Fret no more! By scanning your pictures, you will be given an opportunity to edit and organize your pictures. Once your images are digitized, you can export it into Photoshop to make adjustments. Also, by having your prints or negatives get digitized, you get to archive, e-mail, fax, save them to a CD or even publish them on a website. You may even get to build a photo gallery and let your whole family and friends access them.
Scanning technology has come a long way since being introduced. With only about US$150, you can already have a fine scanner with all the software you need. Of course if you fancy a scanner that handles slides and negatives, you’ll invest a little bit more than this amount.
Before rushing out to buy a scanner, do some research on the gadget, first, like figuring out the features you need and how much you want to spend. Then, know the scanner jargons that describe it’s factors and features. There are two crucial measurements when it comes to scanners – bit or color depth refers to the number of bits of image data the scanner will use for each pixel, and resolution/DPI, which tells you how many spots of information there are in a given area.
You have to consider other features, too. Like the scanner’s speed, ability to scan negatives/slides, software bundles to manage the scanning process, interface between your computer and scanner, and scanner size.
So, now, if you have your scanner already, it’s best to start with a low resolution setting and work your way up from there. The default resolution of 150 DPI might not be a bad place to start.

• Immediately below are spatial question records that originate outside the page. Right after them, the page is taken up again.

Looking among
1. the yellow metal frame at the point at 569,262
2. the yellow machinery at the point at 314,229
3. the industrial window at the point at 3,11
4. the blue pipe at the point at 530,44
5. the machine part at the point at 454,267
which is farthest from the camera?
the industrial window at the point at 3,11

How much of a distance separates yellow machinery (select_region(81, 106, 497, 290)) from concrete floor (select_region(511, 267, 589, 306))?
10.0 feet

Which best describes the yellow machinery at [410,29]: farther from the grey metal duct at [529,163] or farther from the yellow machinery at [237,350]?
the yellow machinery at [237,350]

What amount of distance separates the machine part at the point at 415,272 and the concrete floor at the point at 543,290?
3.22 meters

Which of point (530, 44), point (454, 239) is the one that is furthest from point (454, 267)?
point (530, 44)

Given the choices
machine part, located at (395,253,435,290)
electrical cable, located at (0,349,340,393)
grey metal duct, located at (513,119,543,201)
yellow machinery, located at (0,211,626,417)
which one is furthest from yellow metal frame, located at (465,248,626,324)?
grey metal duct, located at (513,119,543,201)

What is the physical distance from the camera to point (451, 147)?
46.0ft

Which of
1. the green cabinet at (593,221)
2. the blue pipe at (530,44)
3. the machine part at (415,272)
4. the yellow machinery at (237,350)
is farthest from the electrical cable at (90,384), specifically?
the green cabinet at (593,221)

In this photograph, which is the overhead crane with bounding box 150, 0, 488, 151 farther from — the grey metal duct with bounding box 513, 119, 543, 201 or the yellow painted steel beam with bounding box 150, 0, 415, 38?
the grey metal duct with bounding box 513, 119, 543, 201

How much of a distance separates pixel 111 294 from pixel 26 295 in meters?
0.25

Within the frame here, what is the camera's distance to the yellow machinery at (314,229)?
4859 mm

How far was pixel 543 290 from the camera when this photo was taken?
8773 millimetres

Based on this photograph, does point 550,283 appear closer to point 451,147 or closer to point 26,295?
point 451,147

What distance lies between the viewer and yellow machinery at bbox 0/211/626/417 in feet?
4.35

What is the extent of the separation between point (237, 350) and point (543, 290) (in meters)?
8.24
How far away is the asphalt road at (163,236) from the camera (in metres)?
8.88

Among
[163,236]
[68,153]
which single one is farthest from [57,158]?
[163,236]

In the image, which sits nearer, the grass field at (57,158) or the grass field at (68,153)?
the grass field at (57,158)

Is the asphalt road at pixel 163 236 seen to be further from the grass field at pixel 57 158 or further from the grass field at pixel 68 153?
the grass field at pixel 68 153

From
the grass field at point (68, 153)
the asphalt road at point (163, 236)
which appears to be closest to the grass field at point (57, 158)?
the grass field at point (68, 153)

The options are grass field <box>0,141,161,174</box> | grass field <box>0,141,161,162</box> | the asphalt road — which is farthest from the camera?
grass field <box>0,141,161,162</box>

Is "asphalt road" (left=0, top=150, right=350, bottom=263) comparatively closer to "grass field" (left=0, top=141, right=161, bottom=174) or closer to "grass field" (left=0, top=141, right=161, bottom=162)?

Then, the next important setting is the “output type” which describes what type of image you’re scanning. Save space and time by cropping the pictures before scanning them and closing some other applications on your computers. If you’re having trouble with the scanning software, consult the manual.
To top all scanning basics lessons, remember that scanning is a two-part process. The first part is setting of the resolution and output and making the scan, and the second is saving and editing the file. Saving is an important process and it’s a good option to save your files in BMP or TIFF, especially if you plan to import them into Photoshop for adjustments. Try keeping images bound for website under 40 KB. And for images that you want to print out, save them as TIFF uncompressed or BMP and use a high DPI setting (300 and up) when scanning them.
Have fun editing your image once you’ve scanned them…Remember, if you foul up, you can still start the whole scanning process – as long as you have your scanner handy!